Certaines débouchent sur des revendications, voire des révolutions. La plupart s’éteignent aussi vite qu’elles se sont allumées. Une chose est sûre : de Londres à Sidi Bouzid en Tunisie, de Santiago du Chili à Villiers-le-Bel, les émeutes sont devenues un phénomène global. En 2011, on en recense plus de trois par jour.
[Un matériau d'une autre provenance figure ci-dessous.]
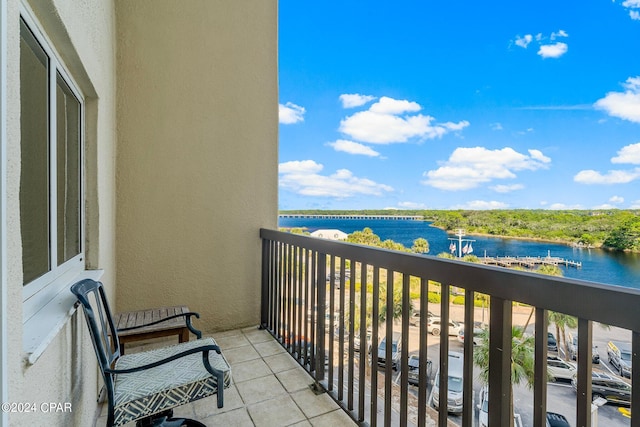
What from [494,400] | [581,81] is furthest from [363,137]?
[494,400]

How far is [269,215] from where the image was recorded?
3.56 metres

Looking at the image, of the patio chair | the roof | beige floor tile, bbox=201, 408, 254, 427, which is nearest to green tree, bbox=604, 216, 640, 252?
the roof

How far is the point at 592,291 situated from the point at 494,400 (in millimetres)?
549

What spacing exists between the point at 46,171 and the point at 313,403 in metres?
2.04

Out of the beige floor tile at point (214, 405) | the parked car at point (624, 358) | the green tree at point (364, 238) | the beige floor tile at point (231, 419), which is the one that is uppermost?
the parked car at point (624, 358)

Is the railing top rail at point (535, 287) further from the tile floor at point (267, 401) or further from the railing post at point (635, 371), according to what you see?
the tile floor at point (267, 401)

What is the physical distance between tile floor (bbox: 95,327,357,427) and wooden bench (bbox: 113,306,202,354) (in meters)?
0.48

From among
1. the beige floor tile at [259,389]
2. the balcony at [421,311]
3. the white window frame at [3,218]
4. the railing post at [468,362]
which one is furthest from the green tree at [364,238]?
the white window frame at [3,218]

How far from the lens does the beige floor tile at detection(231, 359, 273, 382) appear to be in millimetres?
2441

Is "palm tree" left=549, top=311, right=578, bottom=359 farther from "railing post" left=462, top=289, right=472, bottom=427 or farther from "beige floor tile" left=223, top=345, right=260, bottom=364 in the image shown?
"beige floor tile" left=223, top=345, right=260, bottom=364

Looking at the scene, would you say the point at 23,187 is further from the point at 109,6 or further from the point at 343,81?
the point at 343,81

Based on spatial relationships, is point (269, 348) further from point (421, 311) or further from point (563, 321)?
point (563, 321)

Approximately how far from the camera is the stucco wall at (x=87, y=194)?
0.75 m

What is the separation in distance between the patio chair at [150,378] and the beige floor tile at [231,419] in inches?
4.3
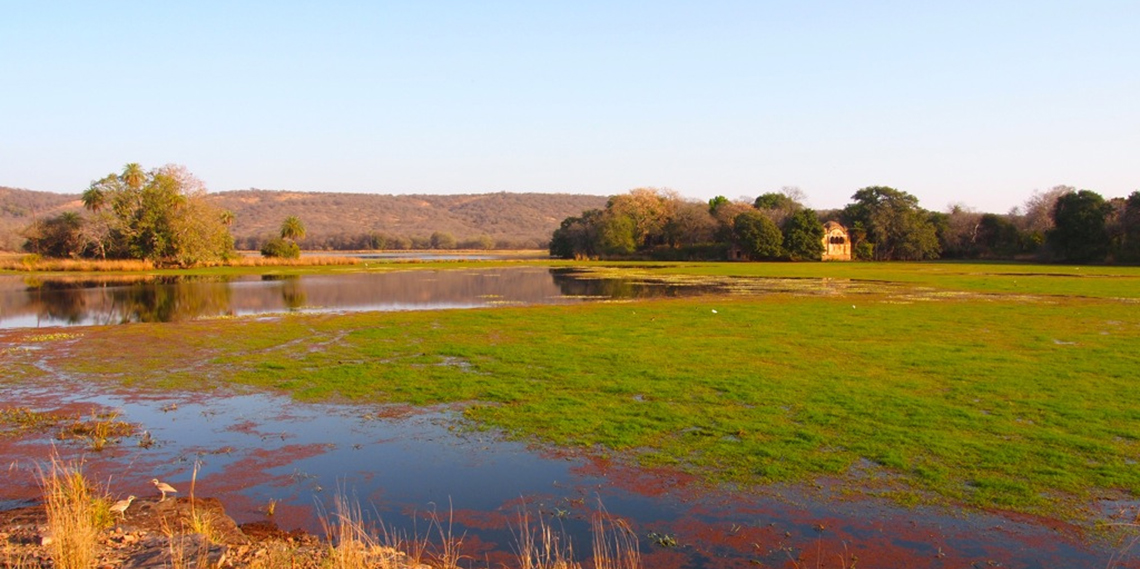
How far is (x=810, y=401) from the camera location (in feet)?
39.3

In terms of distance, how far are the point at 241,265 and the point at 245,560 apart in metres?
71.2

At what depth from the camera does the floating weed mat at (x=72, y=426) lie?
410 inches

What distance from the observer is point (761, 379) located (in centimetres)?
1368

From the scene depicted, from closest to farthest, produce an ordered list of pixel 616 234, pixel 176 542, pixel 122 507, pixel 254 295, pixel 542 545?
pixel 176 542 < pixel 542 545 < pixel 122 507 < pixel 254 295 < pixel 616 234

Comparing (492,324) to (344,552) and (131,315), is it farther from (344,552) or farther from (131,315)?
(344,552)

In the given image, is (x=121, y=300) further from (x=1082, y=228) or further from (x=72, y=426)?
(x=1082, y=228)

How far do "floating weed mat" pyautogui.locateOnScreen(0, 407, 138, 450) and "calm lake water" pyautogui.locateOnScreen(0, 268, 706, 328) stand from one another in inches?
615

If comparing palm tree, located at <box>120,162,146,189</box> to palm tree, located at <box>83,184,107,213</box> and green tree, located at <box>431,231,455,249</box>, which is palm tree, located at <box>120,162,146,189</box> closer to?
palm tree, located at <box>83,184,107,213</box>

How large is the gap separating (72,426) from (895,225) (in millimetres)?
92681

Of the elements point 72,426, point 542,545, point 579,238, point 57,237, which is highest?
point 579,238

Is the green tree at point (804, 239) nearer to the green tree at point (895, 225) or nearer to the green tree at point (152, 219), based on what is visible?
the green tree at point (895, 225)

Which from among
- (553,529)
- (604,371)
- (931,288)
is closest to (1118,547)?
(553,529)

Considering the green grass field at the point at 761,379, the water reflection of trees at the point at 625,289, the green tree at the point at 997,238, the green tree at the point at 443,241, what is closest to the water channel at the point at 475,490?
the green grass field at the point at 761,379

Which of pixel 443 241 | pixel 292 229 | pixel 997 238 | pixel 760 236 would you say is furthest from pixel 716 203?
pixel 443 241
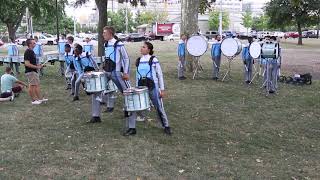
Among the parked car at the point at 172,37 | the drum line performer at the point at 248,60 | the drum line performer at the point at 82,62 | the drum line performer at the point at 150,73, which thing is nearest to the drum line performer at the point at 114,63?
the drum line performer at the point at 150,73

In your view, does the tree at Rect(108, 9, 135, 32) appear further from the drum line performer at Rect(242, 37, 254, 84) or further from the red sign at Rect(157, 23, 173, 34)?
the drum line performer at Rect(242, 37, 254, 84)

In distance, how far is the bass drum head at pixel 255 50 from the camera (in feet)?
53.9

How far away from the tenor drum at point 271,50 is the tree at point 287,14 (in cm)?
4394

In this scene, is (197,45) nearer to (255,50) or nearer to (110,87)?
(255,50)

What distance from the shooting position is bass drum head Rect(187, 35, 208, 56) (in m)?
18.2

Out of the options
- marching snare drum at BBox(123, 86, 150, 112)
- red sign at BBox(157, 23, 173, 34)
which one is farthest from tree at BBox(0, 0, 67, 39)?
red sign at BBox(157, 23, 173, 34)

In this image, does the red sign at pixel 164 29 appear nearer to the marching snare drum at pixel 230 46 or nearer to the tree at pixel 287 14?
the tree at pixel 287 14

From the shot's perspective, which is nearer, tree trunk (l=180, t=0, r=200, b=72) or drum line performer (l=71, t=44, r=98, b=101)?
drum line performer (l=71, t=44, r=98, b=101)

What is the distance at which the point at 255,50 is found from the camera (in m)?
16.6

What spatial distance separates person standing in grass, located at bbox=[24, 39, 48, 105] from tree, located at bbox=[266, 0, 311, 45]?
158ft

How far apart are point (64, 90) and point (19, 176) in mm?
8978

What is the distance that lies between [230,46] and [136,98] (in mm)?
9806

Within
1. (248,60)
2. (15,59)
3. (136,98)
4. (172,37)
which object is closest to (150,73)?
(136,98)

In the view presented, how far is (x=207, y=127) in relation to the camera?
430 inches
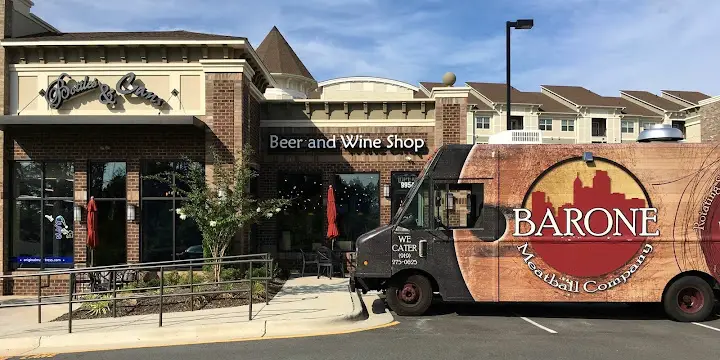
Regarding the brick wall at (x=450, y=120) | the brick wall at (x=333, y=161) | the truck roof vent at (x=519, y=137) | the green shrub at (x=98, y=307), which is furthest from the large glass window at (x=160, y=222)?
the truck roof vent at (x=519, y=137)

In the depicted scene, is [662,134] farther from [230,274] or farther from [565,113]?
[565,113]

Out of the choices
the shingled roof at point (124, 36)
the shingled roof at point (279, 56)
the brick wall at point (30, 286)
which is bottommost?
the brick wall at point (30, 286)

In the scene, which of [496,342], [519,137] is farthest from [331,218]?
[496,342]

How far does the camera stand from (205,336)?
311 inches

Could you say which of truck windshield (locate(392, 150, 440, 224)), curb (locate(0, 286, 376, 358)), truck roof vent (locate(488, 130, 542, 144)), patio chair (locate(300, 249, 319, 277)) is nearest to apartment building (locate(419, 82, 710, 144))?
patio chair (locate(300, 249, 319, 277))

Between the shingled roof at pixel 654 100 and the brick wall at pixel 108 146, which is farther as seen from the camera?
the shingled roof at pixel 654 100

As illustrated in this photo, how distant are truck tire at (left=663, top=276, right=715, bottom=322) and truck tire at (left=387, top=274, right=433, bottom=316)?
160 inches

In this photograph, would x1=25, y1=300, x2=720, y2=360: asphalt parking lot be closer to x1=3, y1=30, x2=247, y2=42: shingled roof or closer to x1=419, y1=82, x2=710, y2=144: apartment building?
x1=3, y1=30, x2=247, y2=42: shingled roof

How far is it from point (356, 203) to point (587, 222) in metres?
7.64

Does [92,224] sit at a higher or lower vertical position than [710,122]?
lower

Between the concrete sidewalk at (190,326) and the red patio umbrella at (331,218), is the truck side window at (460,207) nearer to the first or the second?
the concrete sidewalk at (190,326)

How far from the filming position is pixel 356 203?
15570 millimetres

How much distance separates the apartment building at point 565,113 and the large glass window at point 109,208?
47.2 m

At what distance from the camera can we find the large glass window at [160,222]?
43.9 ft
"Comme beaucoup de gens, j’ai été frappé par ce qui s’est passé en France en novembre 2005. Cela faisait vingt ans que je travaillais sur les banlieues. Connaissant un peu le sujet, habitant moi-même en banlieue et ayant alors passé quelques nuits dehors à observer les événements, j’ai été saisi d’une certaine perplexité. Nous n’avons vu que des ombres. À chaque fois que nous arrivions là où les voitures brûlaient, les acteurs des émeutes étaient déjà partis. Les familles étaient dehors, plus goguenardes qu’apeurées. Nous devinions une certaine empathie. Puis cela s’est arrêté, sans raison particulière, sans se conclure, comme on en a l’habitude dans le cas d’un mouvement social, avec des revendications, des négociations et une fin de conflit. (...)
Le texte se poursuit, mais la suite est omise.